La sécurité alimentaire est au point de rencontre de trios vecteurs mondiaux importants et instables :

  • la géophysique (les changements environnementaux à grande échelle, dont l’urbanisation et les changements climatiques, se répercutent sur la production alimentaire);
  • la géoéconomique (le déplacement du centre de gravité économique vers l’Asie et l’émergence du capitalisme nationaliste prenant la forme, par exemple, d’investissements de fonds souverains visant des terres agricoles);
  • la géopolitique (les rapports nouveaux et incertains entre l’Orient, l’Occident et le « reste » – et au sein de ceux-ci – exacerbés par les politiques agricoles).

DONNÉES SOURCES
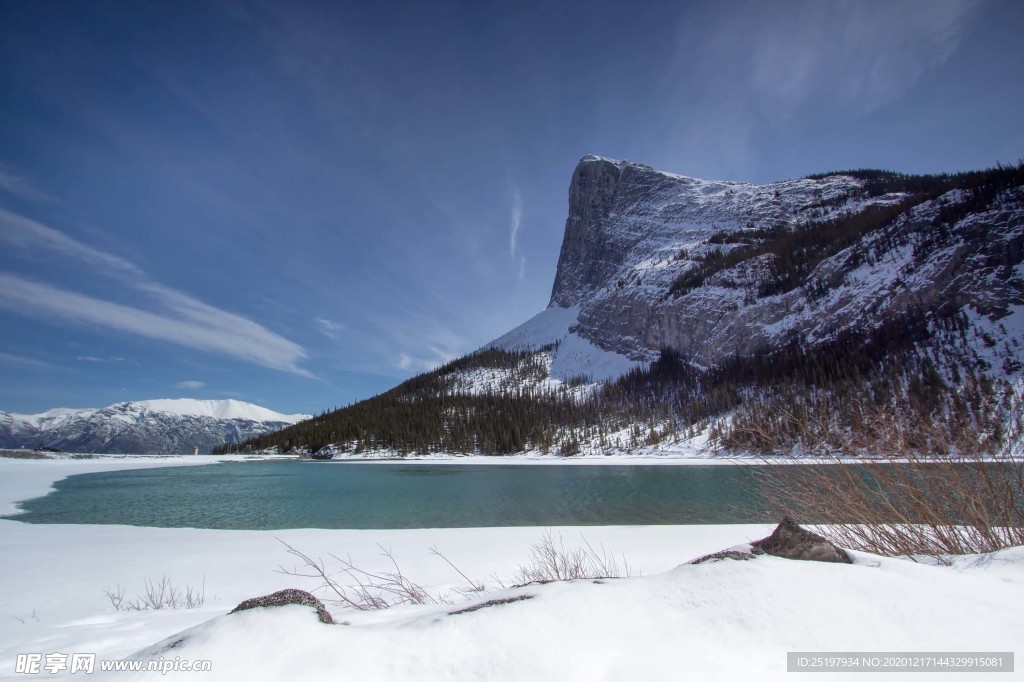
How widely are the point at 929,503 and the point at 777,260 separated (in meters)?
128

CONSIGNE A
Traduisez en anglais cette phrase de l'extrait sur la sécurité alimentaire : « les changements environnementaux à grande échelle, dont l'urbanisation et les changements climatiques, se répercutent sur la production alimentaire ».
CONSIGNE B
Répondez à ces questions d'après l'extrait :
(i) Quels deux exemples de changements environnementaux à grande échelle sont donnés ?
(ii) Vers quel continent se déplace le centre de gravité économique ?
(iii) Quelles politiques exacerbent les rapports entre l'Orient, l'Occident et le « reste » ?
Les lignes n'ont rien à voir avec l'extrait.

RÉPONSE COMPLÈTE A
Large-scale environmental changes, including urbanization and climate change, affect food production.

RÉPONSE COMPLÈTE B
(i) L'urbanisation et les changements climatiques.
(ii) Vers l'Asie.
(iii) Les politiques agricoles.